Given passage:
▬▬▬▬▬▬
Karl Quinn – Kirsty Sword Gusmao answers the door of her mother's house on Victoria's Mornington Peninsula wearing flat-heeled boots, a patterned jacket, a hint of make-up and no hair. "It was starting to itch," she says of the short bobbed wig she's taken to wearing. "So I took it off. I hope it's OK."

East Timor's first First Lady – her husband, Xanana Gusmao, went from resistance leader to president when the country gained its independence in May 2002, and is now Prime Minister – was home for Christmas when she was diagnosed with breast cancer. The treatment has kept her there since.

Losing her hair "hasn't been as traumatic as I thought it would be", she says. "Losing the eyebrows and eyelashes is actually worse. I had to buy my first eyeliner pencil ever."

Though treatment continues until August, her prognosis is good. "It's a hideous process, but there's not a day goes by I don't count my lucky stars," she says.

Were she a simple villager in East Timor, with no means to travel abroad for treatment, "you'd basically just wait your day to die".

Her three sons – aged eight, 10 and 12 – are with her for the duration. They're enrolled in local schools but desperately missing home. Their father visits when he can and will be there on Thursday when Alias Ruby Blade, a new documentary about their relationship and the birth of East Timor, opens the Human Rights Arts and Film Festival.

The story is told in large part through video footage shot by Ms Sword Gusmao beginning in the early 1990s. She'd long thought about doing something with the material herself – "I'm a bit of a frustrated filmmaker from years back," she says – and when New York-based filmmakers Alex and Tanya Meillier approached her, she was at first reluctant.

"But then I thought there's very little likelihood I'm going to have the luxury of time to turn it into a film – I might as well allow it to be used."

Perhaps the most remarkable scenes are those shot inside Mr Gusmao's prison cell. The conditions are basic but far from brutal and he has what amounts to a small office, complete with mobile phone, video camera and laptop computer – all of them smuggled in by Ms Sword Gusmao and her contacts.
▬▬▬▬▬▬
Input data:
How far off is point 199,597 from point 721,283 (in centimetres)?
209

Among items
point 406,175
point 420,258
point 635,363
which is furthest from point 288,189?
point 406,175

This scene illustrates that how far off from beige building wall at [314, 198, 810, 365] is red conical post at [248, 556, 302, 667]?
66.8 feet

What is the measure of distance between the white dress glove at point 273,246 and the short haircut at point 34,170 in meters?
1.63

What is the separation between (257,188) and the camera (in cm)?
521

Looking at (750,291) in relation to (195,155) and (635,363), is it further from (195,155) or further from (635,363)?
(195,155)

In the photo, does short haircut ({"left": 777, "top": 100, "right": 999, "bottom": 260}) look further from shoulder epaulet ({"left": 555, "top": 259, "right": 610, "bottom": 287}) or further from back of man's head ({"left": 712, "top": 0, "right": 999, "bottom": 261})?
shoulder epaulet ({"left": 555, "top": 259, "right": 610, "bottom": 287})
▬▬▬▬▬▬
Things to do:
[1] Answer these questions from the article about Kirsty Sword Gusmao:
(a) Until what month does her treatment continue?
(b) How old are her three sons?
(c) What new documentary opens the Human Rights Arts and Film Festival?
[2] Reproduce the portion of the article about Kirsty Sword Gusmao starting with "The story is" and going on through "at first reluctant.".

Exercise results:
[1]
(a) August
(b) Eight, 10 and 12
(c) Alias Ruby Blade

[2]
The story is told in large part through video footage shot by Ms Sword Gusmao beginning in the early 1990s. She'd long thought about doing something with the material herself – "I'm a bit of a frustrated filmmaker from years back," she says – and when New York-based filmmakers Alex and Tanya Meillier approached her, she was at first reluctant.